So one of the hard things about writing a message for each Sunday is when we come across a reading where the Holy Spirit send to be calling me in two different directions and I have to choose. Well the 1st Samuel reading fit this Sunday is one of those fork in the road passages. So for Sunday I’m going to be talking about fear, but here i can talk, even briefly about the other idea I had.
In the Samuel reading where David volunteers to take on the Philistine Goliath there is a scene, almost comical, where he readies himself for battle. Saul, the current king, wants to give him the best possible chance, and do offers his armor to the young shepherd. David proceeds to put on the helmet, the breastplate, and all the accessories one would expect of a King’s armor of the day. Now I want you to try and picture this, without laughing if possible.
David is still relatively young compared to Saul and the other soldiers. He’s got quite a bit of growing to do. Imagine, if you will, a scrawny young boy wearing the armor of a fully grown, probably well muscled, man. It’s silly! And i imagine it is written to be silly because I laugh every time I read how David, when fully decked, is unable even to move.

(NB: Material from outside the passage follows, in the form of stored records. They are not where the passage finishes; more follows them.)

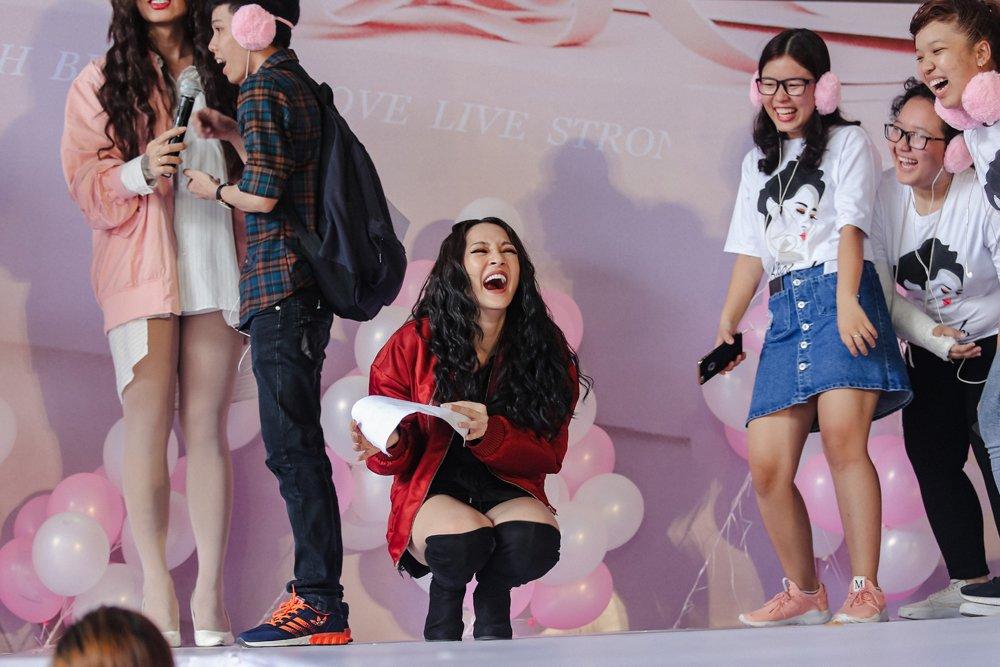 Fan xep hang hon 3 tieng dong ho doi gap Bao Anh hinh anh 5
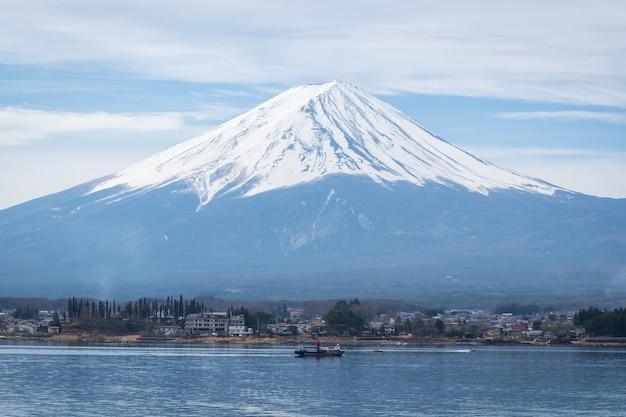 Vista del lanscape fuji con un lago kawaguchiko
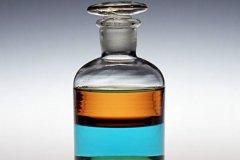 细口瓶的用途:保存液体试剂,方便液体倒出来(不可加热)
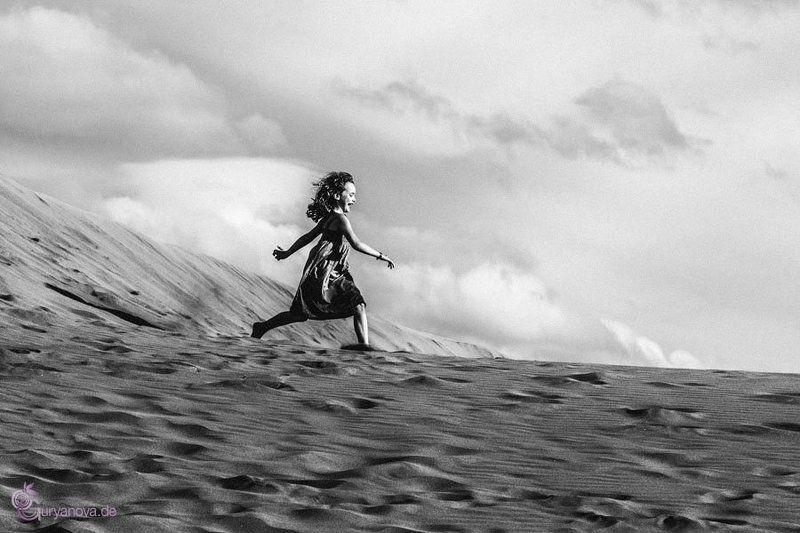 Жанровый портрет, Чб, Черно-белое Бегущая по волнамphoto preview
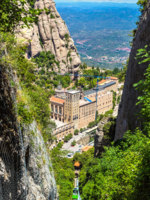 Клуб путешествий Павла Аксенова. Монастырь Монсеррат (исп. Monasterio de Montserrat). Santa Maria de Montserrat Monastery. Фото bloodua - Depositphotos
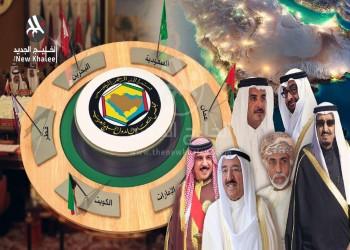 استعدادا للقمة.. شوارع الكويت تتزين بأعلام دول التعاون الخليجي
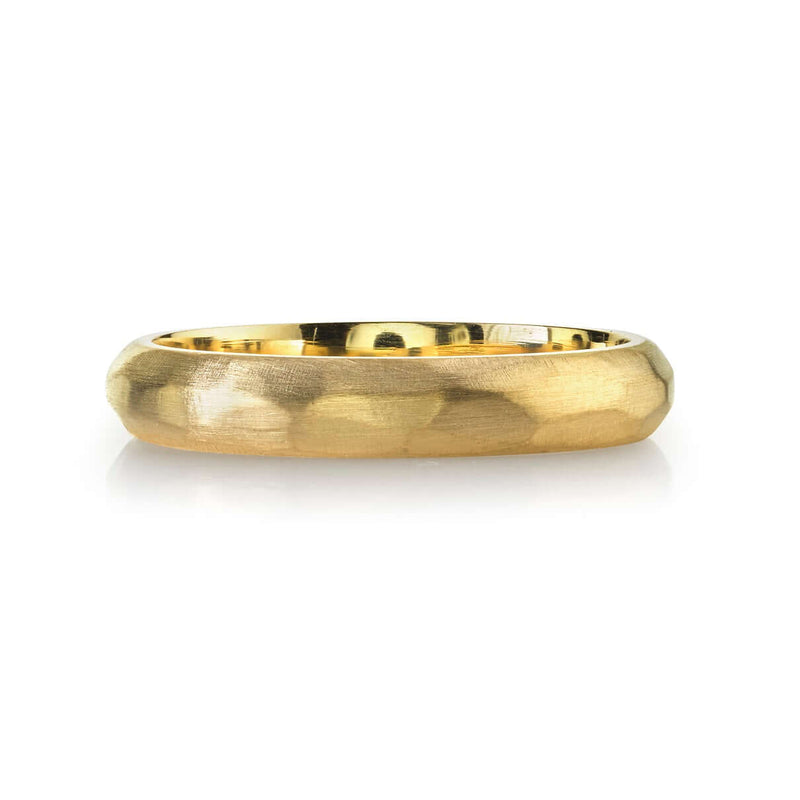 4MM HAMMERED FINISH 18K YELLOW GOLD MEN'S BAND | SINGLE STONE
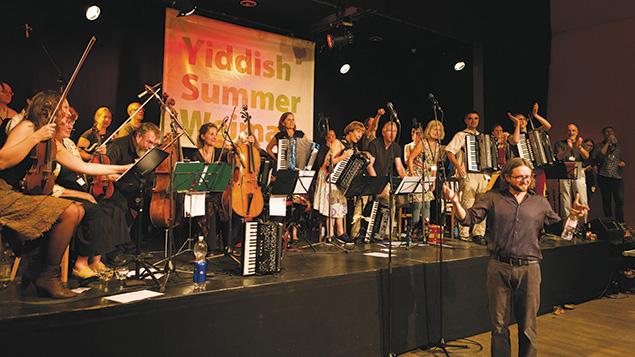 A2-L-The-dance-band-at-Yiddish-Summer-Weimar,-photo;-Felikss-Livschits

Now once you’re done laughing at the ridiculousness of the whole scene, what do you think happens? Well David knows he can’t find like this, much less win. So rather than wear the armor and most certainly perish, he sets it aside, grabs his sling and a few rocks and matches off. And the odds are a little better, rather than certain death its just probable death.
You see, we’re not so different from David. In many ways the armor that didn’t fit was a symbol for Saul and his tenure as king over Israel. David would be a different kind of king and so the armor, the style, the way he would be king would differ from Saul. His shrugging off of the armor is his symbolic shrugging off of the traditions that he wasn’t able to live into.
As faith communities we often do things, “because we’ve always done them”. Whether the tradition suits the time or the people doesn’t seem to matter anymore because simply having done it for a while overrides other considerations.
Imagine again how silly David looked in the armor that was too big, too clunky, and too heavy for him. Now try and think like someone from outside the church. Look at some of the things we do without thinking and try and imagine how silly some of those things look.
It’s not that we or David are being disrespectful to those who forged the path before us. Indeed we are thankful for the work and care that it took to get us where we are. But the truth is that in order to move forward we have to discern our own path. We can’t just blindly and -worse – unquestioningly follow the map that someone else drew. It might even be that after the work of discerning we end up following the exact same practises as before, but we will grown into them in a sense and we will have made them our own. Every generation must do this soul searching work.
Let us, like David, discern our place in this world. Let us forge a path of our own design inspired in all things by the Holy Spirit. Let us build up those traditions that bear faithful fruit in us, and shrug off that which weighs us down and be lifted in all things by the divine within us.